Japan PM Heads for China, Seeking to Warm Ties

Japanese Prime Minister Junichiro Koizumi heads for China on Monday for talks aimed at improving chilly ties haunted by history.

Koizumi, who plans a similar one-day visit to South Korea next week, hopes to soothe the anger sparked by his August visit to a Tokyo shrine where war criminals are honoured along with Japan's war dead, and the approval of a controversial history text critics say whitewashes Japan's wartime atrocities.

The Japanese leader also wants to ease concerns about Tokyo's steps toward ever-tighter security ties with America as it rushes to enact a new law to let its military provide non-combat support for a US-led war on terrorism.

But analysts say achieving a fundamental warming of chilly ties will be tough.

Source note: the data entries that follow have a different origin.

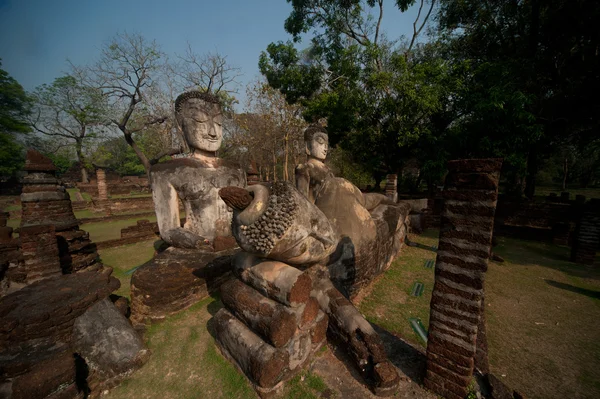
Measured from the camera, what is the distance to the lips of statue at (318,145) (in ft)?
14.2

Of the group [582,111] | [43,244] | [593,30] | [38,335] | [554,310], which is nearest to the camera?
[38,335]

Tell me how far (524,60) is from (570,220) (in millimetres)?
6721

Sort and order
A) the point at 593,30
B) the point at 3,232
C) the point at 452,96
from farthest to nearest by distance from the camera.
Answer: the point at 452,96 < the point at 593,30 < the point at 3,232

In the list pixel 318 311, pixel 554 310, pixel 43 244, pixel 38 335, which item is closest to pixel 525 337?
pixel 554 310

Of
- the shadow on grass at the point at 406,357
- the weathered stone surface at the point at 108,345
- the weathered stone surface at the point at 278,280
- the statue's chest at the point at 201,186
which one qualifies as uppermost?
the statue's chest at the point at 201,186

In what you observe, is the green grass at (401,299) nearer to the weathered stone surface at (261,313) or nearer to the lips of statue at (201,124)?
the weathered stone surface at (261,313)

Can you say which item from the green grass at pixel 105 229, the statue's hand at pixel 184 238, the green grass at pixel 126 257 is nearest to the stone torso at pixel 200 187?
the statue's hand at pixel 184 238

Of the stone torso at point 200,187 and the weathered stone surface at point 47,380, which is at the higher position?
the stone torso at point 200,187

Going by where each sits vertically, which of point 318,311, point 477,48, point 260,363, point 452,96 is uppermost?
point 477,48

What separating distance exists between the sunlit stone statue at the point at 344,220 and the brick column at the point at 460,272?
1.54m

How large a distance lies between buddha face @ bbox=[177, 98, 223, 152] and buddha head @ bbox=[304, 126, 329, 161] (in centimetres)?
161

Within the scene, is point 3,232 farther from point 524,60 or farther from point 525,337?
point 524,60

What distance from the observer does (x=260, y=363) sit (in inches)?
83.8

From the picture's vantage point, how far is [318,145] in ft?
14.3
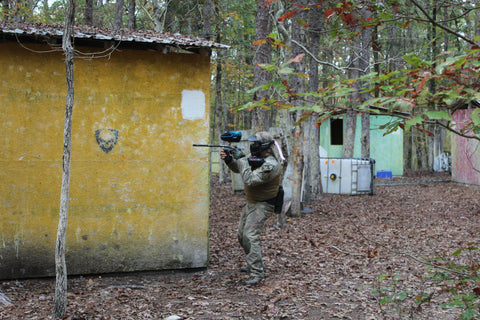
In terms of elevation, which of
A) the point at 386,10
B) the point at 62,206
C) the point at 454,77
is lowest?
the point at 62,206

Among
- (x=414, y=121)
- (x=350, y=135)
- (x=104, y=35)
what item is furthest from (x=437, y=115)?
(x=350, y=135)

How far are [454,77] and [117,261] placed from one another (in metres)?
4.92

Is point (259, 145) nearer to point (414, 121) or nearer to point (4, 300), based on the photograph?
point (414, 121)

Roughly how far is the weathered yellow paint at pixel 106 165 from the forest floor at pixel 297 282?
458 millimetres

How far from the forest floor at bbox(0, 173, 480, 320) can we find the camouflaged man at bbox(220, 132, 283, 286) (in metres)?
0.40

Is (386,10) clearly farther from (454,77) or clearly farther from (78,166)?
(78,166)

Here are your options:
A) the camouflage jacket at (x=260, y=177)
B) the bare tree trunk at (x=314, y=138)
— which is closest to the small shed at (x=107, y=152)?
the camouflage jacket at (x=260, y=177)

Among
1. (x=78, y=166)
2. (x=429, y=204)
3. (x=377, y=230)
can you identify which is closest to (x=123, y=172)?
(x=78, y=166)

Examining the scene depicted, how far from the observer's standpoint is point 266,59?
10.5 meters

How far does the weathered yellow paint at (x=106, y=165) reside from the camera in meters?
5.52

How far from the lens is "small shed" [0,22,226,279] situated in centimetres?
551

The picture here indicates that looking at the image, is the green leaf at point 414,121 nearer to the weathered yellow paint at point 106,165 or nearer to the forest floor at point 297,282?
the forest floor at point 297,282

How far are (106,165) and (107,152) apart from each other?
0.19 m

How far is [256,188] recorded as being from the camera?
18.6 ft
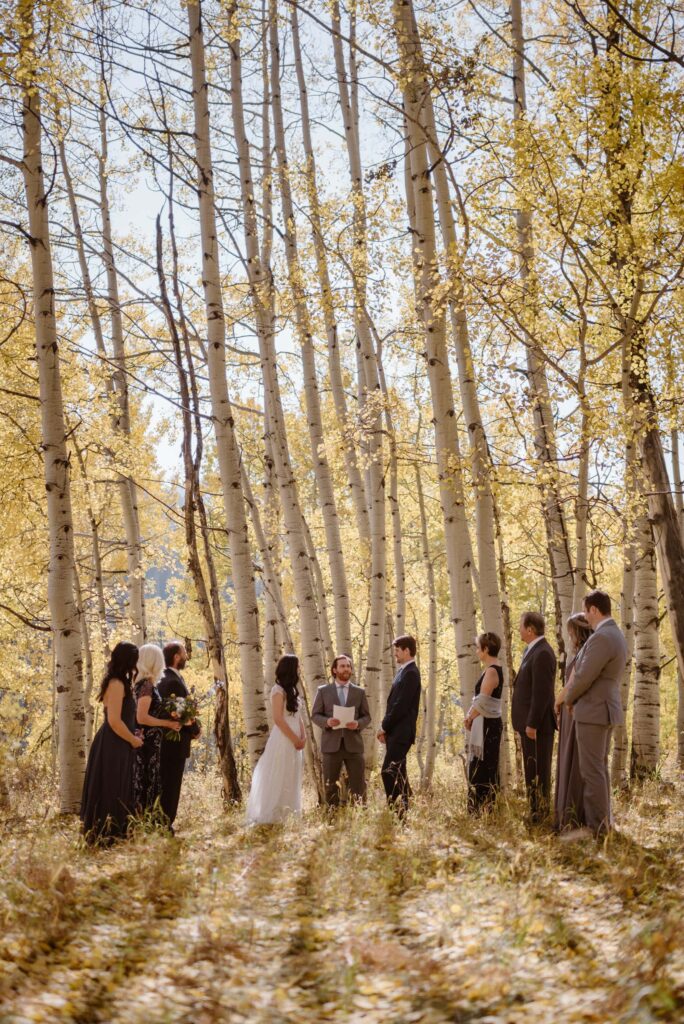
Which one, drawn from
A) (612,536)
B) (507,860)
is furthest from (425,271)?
(507,860)

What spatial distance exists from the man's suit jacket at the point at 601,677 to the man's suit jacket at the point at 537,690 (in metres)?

"To erase the mistrust among the people of the two countries will be difficult to do merely with a one-day trip," a weekend editorial in the liberal Asahi Shimbun newspaper said.

"We want him to see with his own eyes and experience first-hand the actual situation in the two countries which always stress the problems of history," the paper said. "Then he will understand the difficulties and the importance of diplomacy with neighbours, and take a first step toward repairing frayed ties."

SYMBOLIC GESTURE

China, as well as South Korea, had rebuffed Koizumi's call for a leaders' summit after his controversial August 13 to Yasukuni Shrine for war dead, where some convicted World War Two war criminals are also enshrined.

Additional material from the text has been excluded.